My photo editing rig uses Asus ROG Maximus V Gene motherboard with Corsair Vengeance 16GB 1866MHz RAM modules installed in all four available slots. These modules feature aluminium heat spreaders and they take up precious space making it impossible to mount a larger more effective CPU cooler. Preferring not to swap out the memory modules with low profile ones, I found that Noctua makes a cooler — the NH-U12S — that’s 100% compatible even when fitted with a second fan. If all this fits your profile and you’ve been uncertain about this, you’ve come to the right page.This isn’t a review but a testimony of how well the Noctua cooler works under full load.
Download screenshots of my stable BIOS setup for reference if you have the same or similar ASUS ROG motherboard.

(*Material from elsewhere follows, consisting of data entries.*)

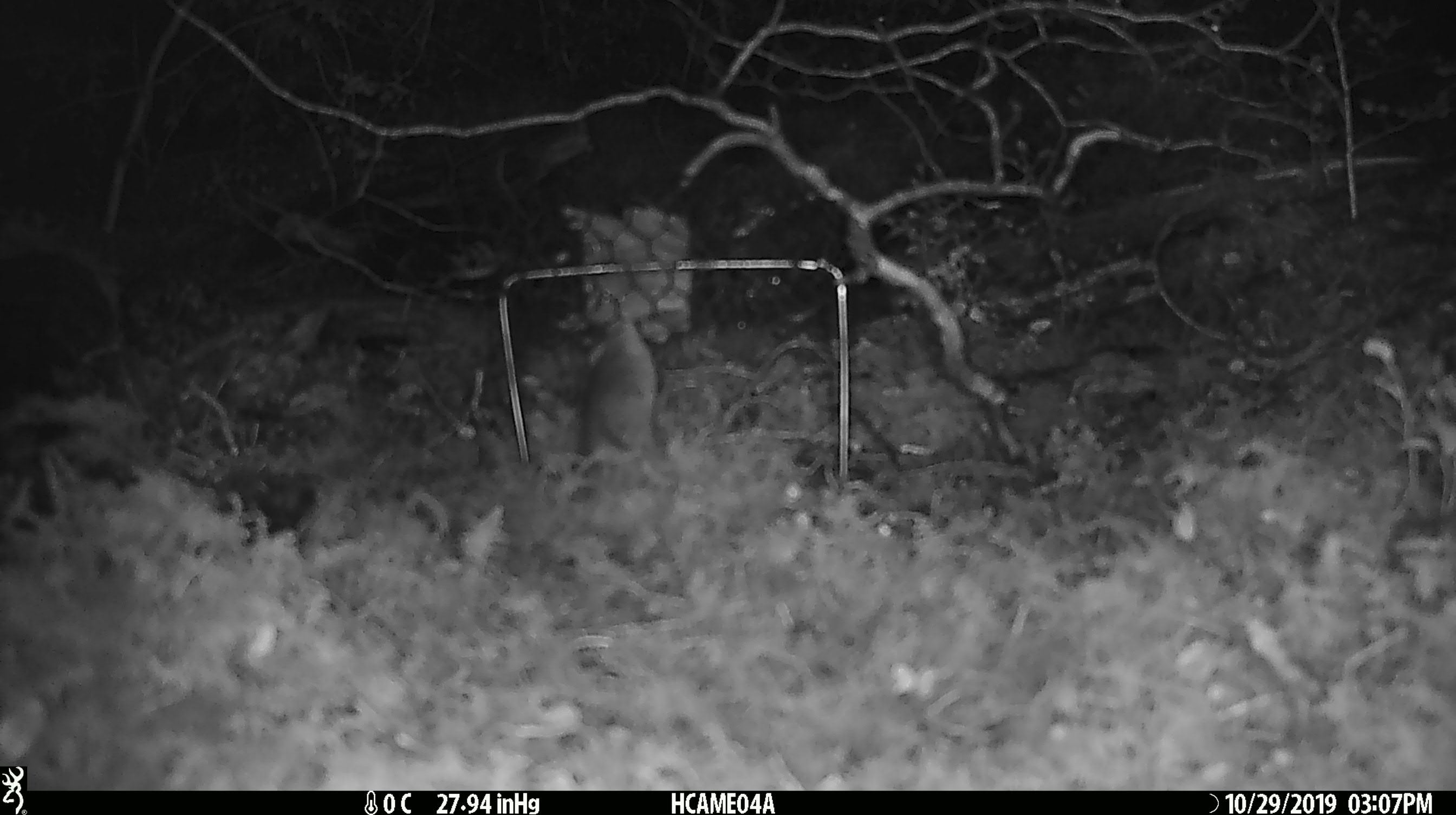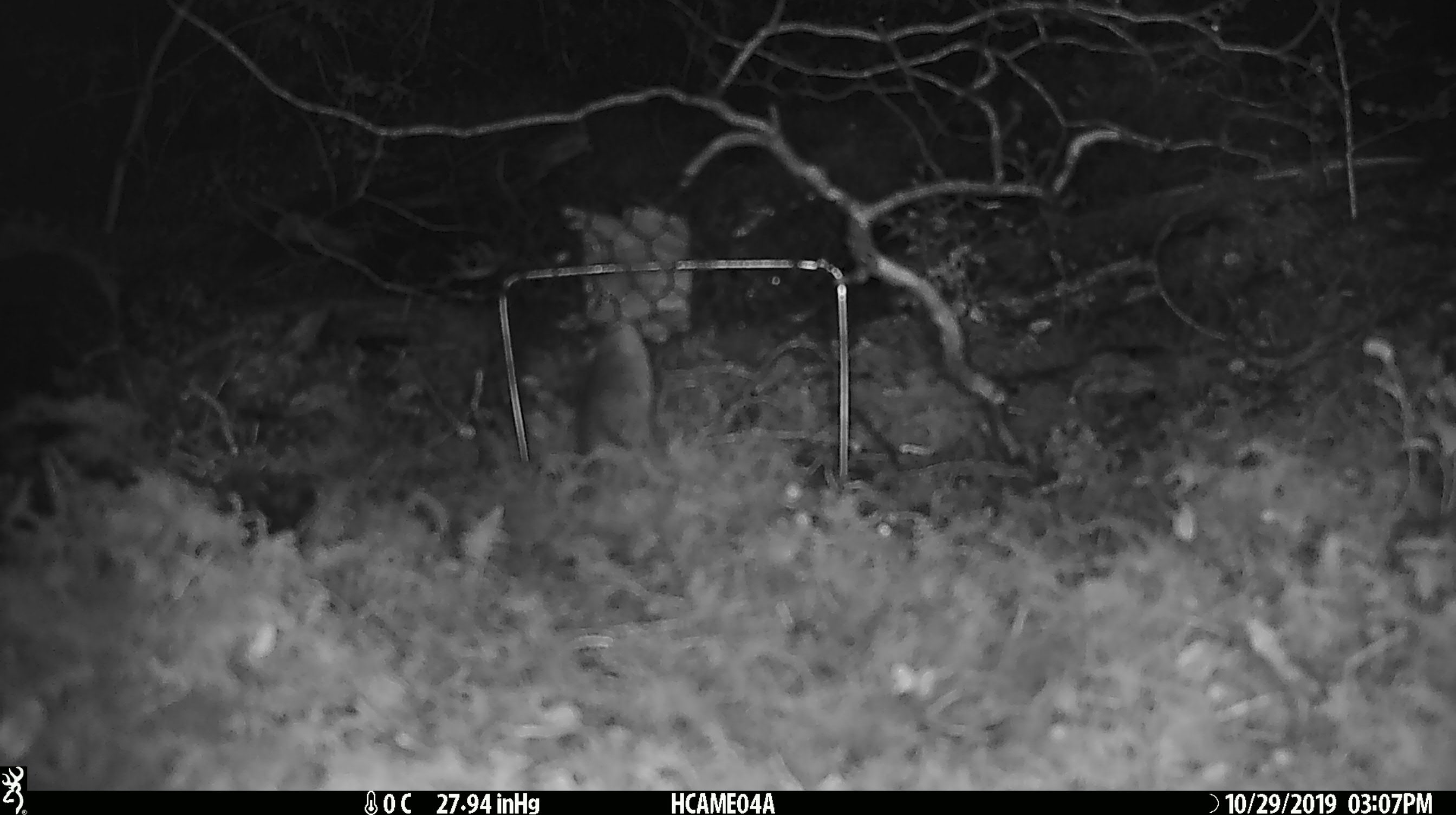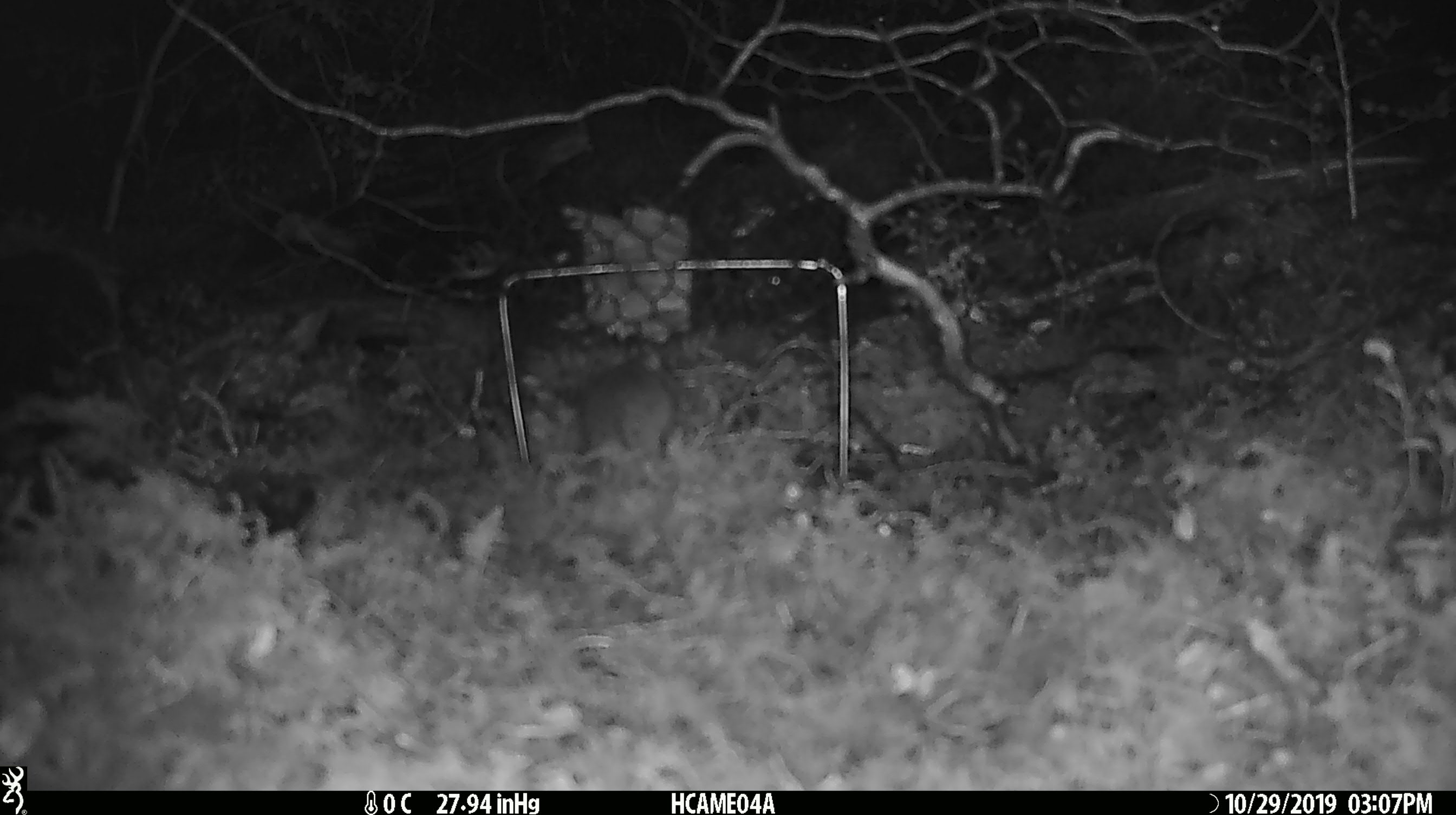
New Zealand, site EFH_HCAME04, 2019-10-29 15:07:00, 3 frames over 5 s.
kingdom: Animalia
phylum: Chordata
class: Mammalia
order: Rodentia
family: Muridae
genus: Mus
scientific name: Mus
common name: mouse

Noctua coolers are among the priciest in the market for good reasons (highly effective radiator coupled with one or two exceptionally quiet, high flow fans). Being pricey means you won’t find them in local stores. In fact, you won’t find them in Singapore stores either as I painfully discovered — contacting countless stores via email, Facebook even enlisting help of friends in Singapore to phone them, to no avail. I had no choice but to get one from an online store in the US.
A Noctua NH-U12S fitted with two Focused Flow NF-F12 120mm fans for maximum air flow.
From Noctua: “The NH-U12S is composed of a single aluminum-finned radiator with five nickel-plated copper heat pipes seamlessly integrated into the copper base plate.” While not clearly visible in this picture there is ample clearance between the slim profiled radiator and the Corsair Vengeance RAM modules to fit two 120mm fans.
The motherboard is mounted vertically inside a sexy and elegant SilverStone Fortress FT03 chassis so the picture you see below is in its actual orientation. The back of the board where USB ports, DVI and audio connectors including a high flow Cooler Master exhaust fan are located is pointed upwards to take advantage of hot air’s natural tendency to rise, according to its designer. Here’s a picture of the FT03 chassis next to the DELL U2711 LCD which also means I’m seated within earshot of any fan noises that might drive me up the wall.
ASUS Fan Xpert 2 is as the name suggests a brilliant fan controller app. I had the entire suite removed for over a year because I didn’t understand how incredibly useful it is at configuring and controlling the CPU and chassis fans to work the way you want them to. Looking at the screenshot below you can control up to five fans independently on this motherboard — if this isn’t cool and empowering I don’t know what is, says the geek writing this post! :)
Screenshot of Noctua cooler custom profile. NF-F12 refers to the Focused Flow fans mounted on the radiator.
CONCLUSION: All that’s been said and done, it all boils down to keeping the notoriously hot Intel Core i7 3770K @ 4.4GHz 1.20 volts processor cool when it’s crunching full throttle. At 100% CPU load on all four cores, I’m seeing an amazing 20 degrees Celsius lower across all cores compared to the stock cooler. I have had to down clock to 4.0GHz and lowered voltage to 1.15 volts with the stock cooler in order to keep temperatures manageable at full throttle.
Instead of standard overclocking stress tests to ensure system stability BIOS tweaks are tested under real world conditions using Canon Digital Photo Professional, Corel Paint Shop Pro X6, Photoshop CS6, Perfect Photo Suite 8, Autopano Giga. Of these, the CPU gets pushed to 100% load when I’m uprezzing images many times its original size with Perfect Photo Suite 8 or when stitching large number of images using Autopano Giga.
As an experiment, I had a panoramic image that measures 10543 x 3750 pixels uprezzed to 27000 x 9000 pixels (90 x 30 inches). The process had the machine throttle CPU load between 85% and 100% for 7 minutes to produce a 1.80 GB 16-bit TIFF file — processor temps stayed below 70 deg C.